How many evictions are there in the US each year?
The CDC has announced an extension to the eviction moratorium which has protected millions of renters from eviction throughout the pandemic.
Despite a last-minute extension to the eviction moratorium, there is concern that the number of Americans facing eviction in the United States is a crisis brewing.
Matthew Desmond, professor in the Department of Sociology at Princeton University and author of the book ‘Evicted’, estimates that there are roughly one million evictions in a typical year in America.
This sees around 2.3 million people removed from their homes every year, and the economic consequences of the pandemic will likely lift that higher once the eviction moratorium is eventually removed.
New moratorium provided by the CDC
It had appeared that the renters’ protection would expire at the end of July, when the legislation passed by President Biden in the American Rescue Plan was due to end.
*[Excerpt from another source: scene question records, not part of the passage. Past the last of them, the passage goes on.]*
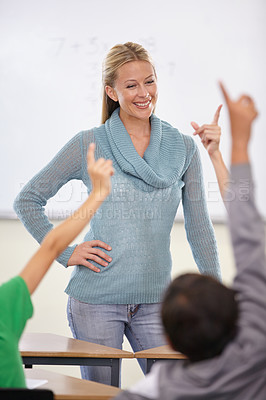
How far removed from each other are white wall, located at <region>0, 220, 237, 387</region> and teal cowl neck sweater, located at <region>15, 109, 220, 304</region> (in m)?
1.23

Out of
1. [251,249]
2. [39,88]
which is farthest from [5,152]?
[251,249]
The White House had insisted that they were powerless to extend it in the face of a Supreme Court ruling, while Democrats in Congress knew they did not have the votes to approve an extension.
The two-month extension is the product of a decision by the Centers for Disease Control and Prevention to state that a wave of evictions would only serve to accelerate the spread of the more infectious Delta variant and would constitute a public health crisis.
As such the new moratorium is different to its predecessor in that the ban on evictions only applies in counties “experiencing substantial and high levels of community transmission levels” of the coronavirus. Currently, this is thought to cover around 80% of renters, and roughly 90% of all Americans.
The latest figures from the Census Bureau suggest that 1.4 million households are ‘very likely’ to face eviction in the next two months, with another 2.2 million warning that they are ‘somewhat likely’ to be evicted.
Concern that states will face an ‘avalanche’ of evictions when protection ends
Although the CDC’s decision will provide extra breathing space for struggling households there is concern that, unless the flailing rental assistance programmes are made more efficient, the extension simply delays the inevitable.
The federal government passed $47 billion of rental support to help struggling renters cover their monthly payments, but only 6.5% of that money has so far been distributed. When the moratorium is eventually lifted renters could be immediately liable for the entirety of their unpaid rent, which could go back months.
In late June and early July, census data found that around 12.7 million renters were unsure if they would be able to make their upcoming rent payment. Making matters worse, the eviction protocol varies greatly between states with some Americans having nearly no protection once the moratorium ends.
Florida, for example, requires renters in arrears to repay the full amount of overdue rent within just five days of their landlord’s eviction filing. Failure to do so means that they are denied the right to a court hearing and they could well be out in the streets within a week.
Dr Ned Murray, associate director of the Florida International University Metropolitan Center, voiced his concern: “Evictions were already high before the pandemic, but with the end of the moratorium we’re facing an avalanche of evictions because so many renters are not just in a position to pay their current rent but also pay their back rent.”